> [GOAL OF THE EXERCISE] Format all the records below as a Markdown table with the columns Row and Line. Give each nonblank line its own row, numbered in order, and leave out the blank lines.

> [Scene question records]
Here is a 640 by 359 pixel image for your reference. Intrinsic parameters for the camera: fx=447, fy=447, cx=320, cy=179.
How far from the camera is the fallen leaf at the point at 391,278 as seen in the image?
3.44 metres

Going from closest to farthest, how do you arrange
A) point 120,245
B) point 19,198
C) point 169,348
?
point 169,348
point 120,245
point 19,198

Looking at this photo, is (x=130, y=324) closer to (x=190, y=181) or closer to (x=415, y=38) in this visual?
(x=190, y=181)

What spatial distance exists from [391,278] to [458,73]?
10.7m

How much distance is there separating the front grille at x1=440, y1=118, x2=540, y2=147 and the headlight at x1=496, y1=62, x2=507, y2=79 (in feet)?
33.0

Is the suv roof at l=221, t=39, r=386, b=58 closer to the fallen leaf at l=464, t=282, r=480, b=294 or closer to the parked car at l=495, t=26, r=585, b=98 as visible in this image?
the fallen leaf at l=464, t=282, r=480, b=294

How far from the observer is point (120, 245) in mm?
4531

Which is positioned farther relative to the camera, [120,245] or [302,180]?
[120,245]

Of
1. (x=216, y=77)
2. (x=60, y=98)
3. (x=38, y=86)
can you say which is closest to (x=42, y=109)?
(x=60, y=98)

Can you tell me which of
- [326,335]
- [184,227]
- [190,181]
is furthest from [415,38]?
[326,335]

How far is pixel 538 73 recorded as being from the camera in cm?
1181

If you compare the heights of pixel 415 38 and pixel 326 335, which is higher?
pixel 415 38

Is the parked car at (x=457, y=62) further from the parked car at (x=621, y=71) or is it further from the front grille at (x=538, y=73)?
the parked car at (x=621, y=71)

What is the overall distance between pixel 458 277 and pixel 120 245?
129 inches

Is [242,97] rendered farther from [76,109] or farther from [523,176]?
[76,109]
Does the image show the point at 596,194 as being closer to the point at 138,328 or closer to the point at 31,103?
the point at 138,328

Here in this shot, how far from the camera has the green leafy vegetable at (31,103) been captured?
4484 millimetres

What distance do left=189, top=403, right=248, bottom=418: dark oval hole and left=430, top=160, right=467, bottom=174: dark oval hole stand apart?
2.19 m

> [SOLVED PROBLEM]
| Row | Line |
|---|---|
| 1 | Here is a 640 by 359 pixel image for your reference. Intrinsic parameters for the camera: fx=447, fy=447, cx=320, cy=179. |
| 2 | How far from the camera is the fallen leaf at the point at 391,278 as seen in the image? |
| 3 | 3.44 metres |
| 4 | Going from closest to farthest, how do you arrange |
| 5 | A) point 120,245 |
| 6 | B) point 19,198 |
| 7 | C) point 169,348 |
| 8 | ? |
| 9 | point 169,348 |
| 10 | point 120,245 |
| 11 | point 19,198 |
| 12 | Looking at this photo, is (x=130, y=324) closer to (x=190, y=181) or closer to (x=415, y=38) in this visual? |
| 13 | (x=190, y=181) |
| 14 | What spatial distance exists from [391,278] to [458,73]? |
| 15 | 10.7m |
| 16 | How much distance is there separating the front grille at x1=440, y1=118, x2=540, y2=147 and the headlight at x1=496, y1=62, x2=507, y2=79 (in feet)? |
| 17 | 33.0 |
| 18 | Is the suv roof at l=221, t=39, r=386, b=58 closer to the fallen leaf at l=464, t=282, r=480, b=294 or closer to the parked car at l=495, t=26, r=585, b=98 as visible in this image? |
| 19 | the fallen leaf at l=464, t=282, r=480, b=294 |
| 20 | How far from the observer is point (120, 245) in mm? |
| 21 | 4531 |
| 22 | Which is positioned farther relative to the camera, [120,245] or [302,180]? |
| 23 | [120,245] |
| 24 | Of |
| 25 | 1. (x=216, y=77) |
| 26 | 2. (x=60, y=98) |
| 27 | 3. (x=38, y=86) |
| 28 | can you say which is closest to (x=42, y=109)? |
| 29 | (x=60, y=98) |
| 30 | Can you tell me which of |
| 31 | - [326,335] |
| 32 | - [184,227] |
| 33 | - [190,181] |
| 34 | is furthest from [415,38]? |
| 35 | [326,335] |
| 36 | How far is pixel 538 73 recorded as being from the camera in cm? |
| 37 | 1181 |
| 38 | If you compare the heights of pixel 415 38 and pixel 326 335, which is higher? |
| 39 | pixel 415 38 |
| 40 | Is the parked car at (x=457, y=62) further from the parked car at (x=621, y=71) or is it further from the front grille at (x=538, y=73)? |
| 41 | the parked car at (x=621, y=71) |
| 42 | What is the overall distance between pixel 458 277 and pixel 120 245? |
| 43 | 129 inches |
| 44 | Is [242,97] rendered farther from [76,109] or farther from [523,176]? |
| 45 | [76,109] |
| 46 | Does the image show the point at 596,194 as being closer to the point at 138,328 or closer to the point at 31,103? |
| 47 | the point at 138,328 |
| 48 | Here in this shot, how far from the camera has the green leafy vegetable at (31,103) been captured? |
| 49 | 4484 millimetres |
| 50 | What distance do left=189, top=403, right=248, bottom=418: dark oval hole and left=430, top=160, right=467, bottom=174: dark oval hole stand apart? |
| 51 | 2.19 m |